In a significant decision affecting Ohio employers, the Ohio Civil Rights Commission recently voted to expand the protections afforded to pregnant women under Ohio's Fair Employment Practices Act. The changes would impact any Ohio employer with four or more employees. There are three major changes proposed by the Commission.

1.  The most important substantive change is the amount of leave an employer would be required to give to a pregnant employee. The proposed regulations would require employers to give at least twelve weeks of leave for “pregnancy, childbirth, and related medical conditions.” Previously, employers were required to provide a “reasonable” period of time for pregnancy leave. As before, employers would still be required to reinstate the employee to her original position or a position of like status and pay upon return from the leave. In addition, if an employer takes any adverse employment action against the employee during the leave, the Commission will presume that the employer has discriminated against the employee.

This proposed regulation leaves several potential issues unanswered including:

  • Will the twelve weeks provided under Ohio law be in addition to the twelve weeks guaranteed under the federal Family Medical Leave Act?
  • Although it is possible for an employer to avoid the state twelve-week requirement if it can show a “business necessity,” how will this term be defined by the Commission
  • The regulation makes it possible for the Commission to find discrimination even if an employer provides twelve weeks of leave to a pregnant employee. How will this be reconciled with federal law under FMLA?
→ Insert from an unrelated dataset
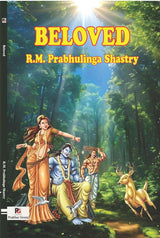 Beloved (English Version) - Retail Maharaj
2.  The second significant change would require employers to treat a woman unable to work because of pregnancy, childbirth, or related medical conditions the same as any other employee who is unable to work for reasons other than pregnancy. For example, if an employer has a light duty program available to employees injured on the job, the employer would also have to offer the light duty program to female employees affected by pregnancy, childbirth, or a related medical condition. Critics argue that this change would require employers to extend the protections of workers' compensation claimants to pregnant employees or risk being liable for discrimination.
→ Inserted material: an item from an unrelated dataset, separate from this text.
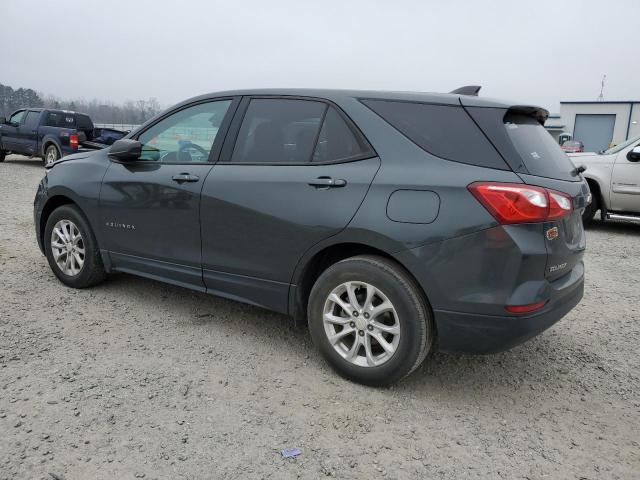 Photo 1 VIN: 3GNAXHEV3KS558575 - CHEVROLET EQUINOX LS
3.  The third change would prohibit employers from placing an employee affected by pregnancy, childbirth, or a related medical condition on mandatory leave or otherwise limiting or altering her job duties. The only exception to this is an “objective, verifiable safety justification,” meaning the pregnancy or related medical condition does not allow the employee to perform her job functions safely.

The proposed amendments are not yet in effect and will be reviewed by the Joint Commission on Agency Rule Review (JCARR)—a body consisting of five state senators and five state representatives—after the Commission submits them for filing. If JCARR does not recommend to the legislature that it invalidate the proposed amendments by joint resolution, the rules would go into effect at a date set by the Commission and Ohio employers would have to comply with them. If all goes well for the Commission, the amendments could be effective as soon as forty days after it files them with JCARR.

Already interested parties are vowing to lobby the legislature to invalidate the amendments, arguing that the Commission is usurping the role of the General Assembly by enacting substantive law and acting outside of its authority granted by the legislature to “adopt, promulgate, amend, and rescind rules” to effectuate the provisions of the Fair Employment Practices Act. It remains to be seen whether the proposed rules will become law.